Cloud computing is an invention of Google and other Internet-based companies. Today it is focused more on providing storage and other generic services to individuals and very small organizations, but anyone who thinks they aren't targeting large enterprises is living in a fantasy world. The day will come, and probably soon, when most data archiving and an increasing amount of active data handling will move out of the data center and into the cloud.
So why is this inevitable? Because it makes excellent business sense. Unless you work for a vendor, the focus of your enterprise is not computing. That, like electricity, is simply something required to do business as far as your senior management is concerned. If the enterprise can get a business advantage by leveraging advanced computing, as Wal*Mart famously did in the 1980s and '90s, then it becomes strategic. But inevitably last year's source of competitive advantage becomes next year's cost of doing business as all your competitors either catch up or disappear. Once that happens it becomes much more efficient to buy that computing functionality from a SaaS vendor than to keep it in house, and if your organization is one of the followers it never makes sense to do it in house.
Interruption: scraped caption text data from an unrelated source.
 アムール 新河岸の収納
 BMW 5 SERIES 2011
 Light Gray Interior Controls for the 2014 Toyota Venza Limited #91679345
Inevitably, leveraging SaaS and other types of computing service providers will itself become a source of business advantage for early adapters simply because it is cheaper. The supplier can afford the best and most complete staff, the most efficient equipment, etc.
Back in the 19th Century the sign of industry and progress was the belching smokestack. Every company, every factory, regardless of whether it made cloth or automobiles, had a power department with a mechanical engineer as a boss, mechanics who kept the machines running and installed new ones when needed, and a lot of people shoveling coal into furnaces. Late in the century electricity replaced mechanical power, which meant that electrical engineers and electricians took over the team, but those smoke stacks were still there. Then roughly around 1900 a couple of very smart people named Edison and Tesla figured out how to generate electricity centrally and send it long distance through wires. By the 1920s increasing numbers of companies were buying power from utilities rather than generating it themselves because it was cheaper. Then 1929 hit. Companies either had to get lean and efficient or go under, and those power departments were obvious targets. When was the last time you saw belching smokestacks at a company headquarters?
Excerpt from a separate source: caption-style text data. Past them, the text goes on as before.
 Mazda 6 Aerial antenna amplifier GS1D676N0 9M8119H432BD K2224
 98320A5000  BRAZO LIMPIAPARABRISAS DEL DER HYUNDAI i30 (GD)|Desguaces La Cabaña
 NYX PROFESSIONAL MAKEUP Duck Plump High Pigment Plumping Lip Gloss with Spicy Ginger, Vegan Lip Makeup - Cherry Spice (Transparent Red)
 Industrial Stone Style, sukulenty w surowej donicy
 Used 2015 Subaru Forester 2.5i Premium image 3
Today we are in an economy that at least in the United States is being compared to 1929. Companies need to get much more efficient or face bankruptcy.
Action Item: Take a hard look at your career, your skills, and the trends in IT employment at your company, and ask yourself, “What will I be doing in five or ten years?” Unless the answer is “working for a vendor” or “retired” you might want to start planning for life beyond IT, like my friend in Florida.